In the course of events, she finds a book titled ‘LAL PARI’ (The Red Fairy). The book has an illustrated fold-out poster that Lallo puts up in her room and becomes obsessed with. Soon her life becomes fraught with disasters when her suitors meet with mysterious accidental deaths, and she becomes the prime suspect. Lallo, who is always in her own world of romance and magic, tells the story to her ghostly friend Atmaram and the audience enters the world of ‘Lal Pari’, in a graphically illustrative animation sequence.”

The animation, titles and graphics for the film were executed by Nattoji’s own production house, Blink Pictures. The ‘Lal Pari’ animation had Priyankar Gupta as the illustrator and animator, Nattoji being the director of animation.

“To create this animated sequence, I went through many artists’ portfolios, and finally, Priyankar Gupta’s vibrant illustration work caught my eye. I researched the illustration styles of retro-lithographic Indian pulp book covers, based on which I commissioned and supervised Priyankar to create book covers for ‘Lal Pari’ and then visualised a storyboard based on the script. I shot the fantasy sequence with my actor Neha Sharma, and the edited footage was then digitally hand-painted and animated by Priyankar in illustrative ‘Indian Pulp’ book print style,” he revealed.

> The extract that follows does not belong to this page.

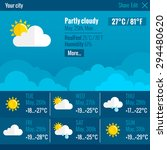 current weather condition and... | Shutterstock .eps vector #294480620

The National Institute of Design alumnus who recently created a hand-painted music video for Kavita Seth’s Rangi Saari and exhibited his paintings in art galleries in Kolkata and Mumbai, took care of the feature film’s creative direction for the team. He further mentioned that the film has a ‘bold graphic opening title-design sequence which has ghostly paper etchings edited with typography’. The end title design sequence is a series of animated Hindi pulp book covers illustrated by the director himself. The overall typographic packaging of the film alludes to that of a book.

Title Design

“The in-film graphics and typography were done by Akash Raichura and Rayna Batvia, respectively. Hand-painted moths were executed by Swapnil Mestry, which were then animated by the VFX studio. Tushar Sabharwal, my chief assistant director, oversaw the post-production and VFX from my side,” Nattoji said.

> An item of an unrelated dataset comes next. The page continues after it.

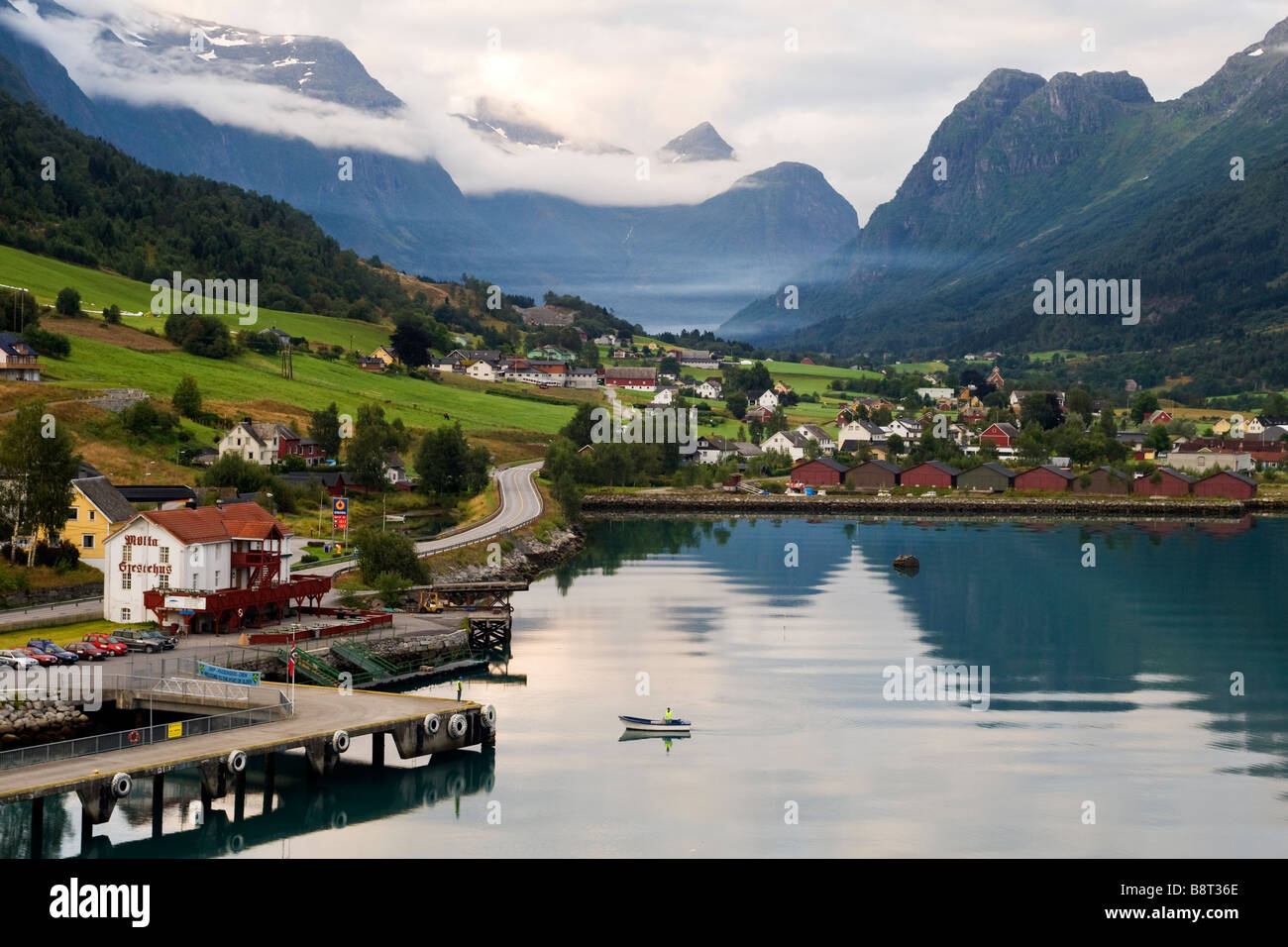 Approach to the port of Olden, Norway - Stock Image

Talking about the various software used in the movie, the expert with over 22 years of experience shared, “Procreate, Adobe Photoshop and After effects were used for the illustrations and artistic rotoscope for the ‘Lal Pari’ animation and ‘Film Title Design’ sequences. The in-film graphics were done on Photoshop, while the composites and VFX were done by Post House using a combination of 3D and hi-end compositing software.”

According to him, animation can be both an individual art form and a collaborative process.

Ila Arun as Bahuji

“The range of animation techniques and style that a story demands can be immense. It can be a simple line drawing by a lone artist to a complex, hugely mounted animation that requires collaborative skills of several 3D, 2D artists and varied technologies. But whatever the means, one has to tell a good and engaging story at the end of the day,” he opines.

Dropping hints of his upcoming works which will again have breath-taking visual moments, Nattoji said, “I have commenced a film installation project for a museum on the journey and birth of India as a republic. I cannot reveal much about the project, but it is an exciting, immersive audio-visual experiential project that involves animation, film, music and sound design. Further, I have created visual design and VFX for a feature film soon to be released on a leading OTT platform. I am also in pre-production for my next feature film.”

When asked if he would be making a feature length animation film, he said, “I would love to but the investment of time and effort required for an animated film is tremendous, which I hope I can brave at some point in my career.”